There are a number of ways that the gulf war directly affected American life besides the most disturbing ones.

For instance, it gave us a whole new vocabulary, such as Scud, collateral damage, sortie, smart bomb, Wolf Blitzer, Elite Republican Guard, etc.The war caused Ted Turner's CNN to be given sudden credibility, causing many people to subscribe to cable for CNN alone. With its new image, it seems unlikely that CNN will ever fade from view now.

Television coverage also created some new sex symbols, the most publicized being NBC's Arthur Kent, also known as the "Scud Stud" and "The Desert Hunk." Since his war reports began he has been inundated with "passionate faxes from faraway fans."

Some are talking about Kent as an odds-on favorite to succeed the beleaguered Dan Rather. There is just something interesting about a correspondent in fatigues.

In fact, both Dan Rather and Tom Brokaw reporting from the war zone dressed almost identically with open neck shirt, sometimes with a turtleneck under it for the layered look. Maybe the TV war will change the acceptable dress for men forever!

On the other hand, the war also produced the predictable attacks on the messengers who bring us the news from the gulf. Although CNN's Peter Arnett was initially billed as some kind of hero reporting the bombing in Baghdad, he came under personal attack from political conservatives.

Wyoming Sen. Alan Simpson attacked Arnett as a "sympathizer" both for his Vietnam War reports as well as for his reports from Iraq and claimed that Arnett was being honored largely because of "his anti-government material."

Simpson even threw in the cheap shot that Arnett's former Vietnamese brother-in-law was "active in the Vietcong" during the Vietnam War, a charge that has been denied by those who knew the family.

After Simpson went on the attack, several other politicians echoed his feelings, including Utah's senior Sen. Jake Garn, who accused CNN of "reporting the Iraqi line," and said reporters there should get the "Tokyo Rose Award of World War II."

Even though many of us thought that any news from the war zone was better than none even if censored by Iraqis, self-styled patriots used Arnett and others as symbols of disloyalty - as if war weren't bad enough without the need to turn on each other.

Making a buck on the war was the object of conniving souls whose patriotism got misplaced - by selling T-shirts, sweat shirts, bumper stickers, buttons and other paraphernalia.

In southern Florida, 10,000 people gathered to form a human map of the United States, with a large American flag in the center. From a helicopter, a photo was made of the scene and that photo was turned into a picture post card to send to troops in the gulf.

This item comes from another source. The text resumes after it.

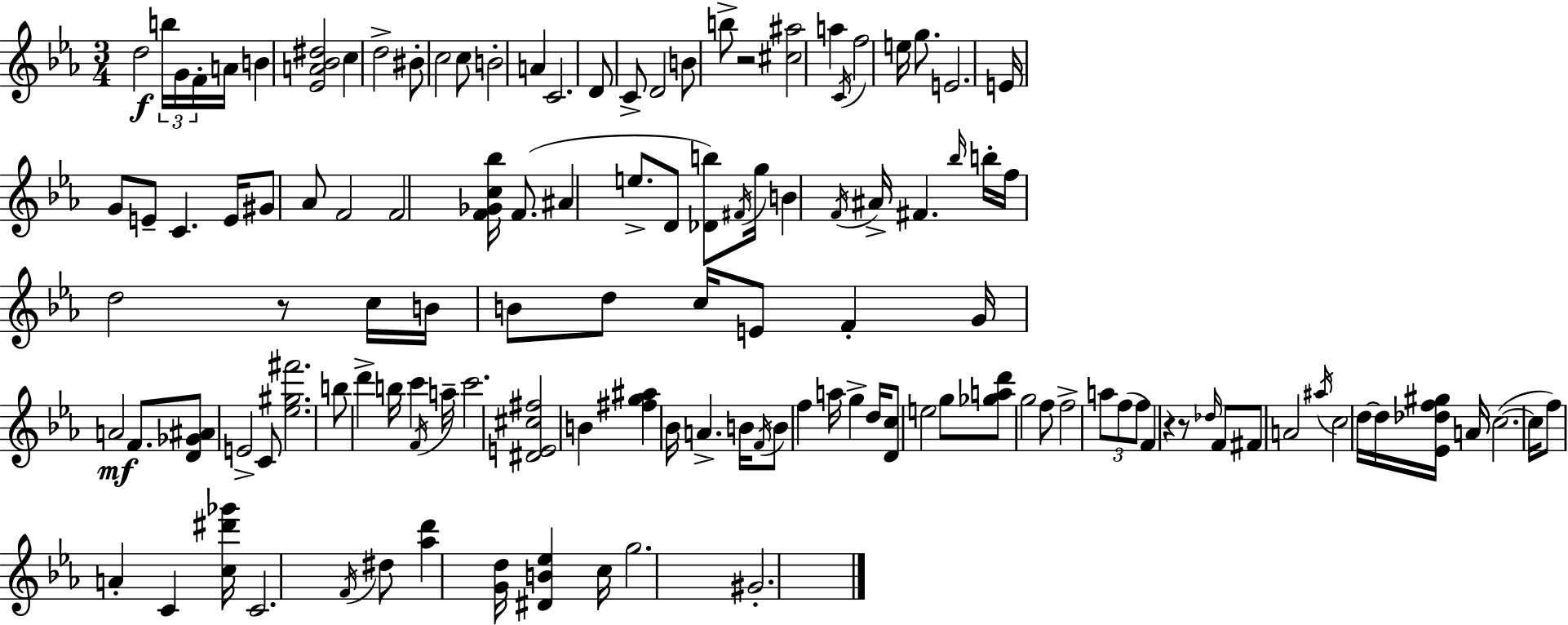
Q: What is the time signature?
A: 3/4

In Wautaga, Texas, a man set up a display on his front lawn of more than 200 Christmas lights in the colors and shape of the American flag. He promised they would remain lit until all the troops had come home.

Then what about CNN offering a video for sale with the early events of the war?

A high-tech war became a high-tack war.

Finally, anyone who has noticed President Bush's incorrect pronunciation of Saddam Hussein's name might be interested to know about evidence that it might be intentional.

Linquistic experts told New York magazine that the name Saddam has two distinctly different meanings, depending on where the accent is placed. With the accent correctly placed on the second syllable, Saddam means "learned one" or "leader."

But a native Egyptian says that the way Bush pronounces Saddam gives the name "a very vulgar meaning." He says that when "Saddam" rhymes with "Adam," the word means "a boy who fixes or cleans old shoes. It's the dirtiest possible insult in some parts of the Arab world, but you have to have spent years on the streets of Alexandria or Cairo to know it."

The war will not be easily forgotten.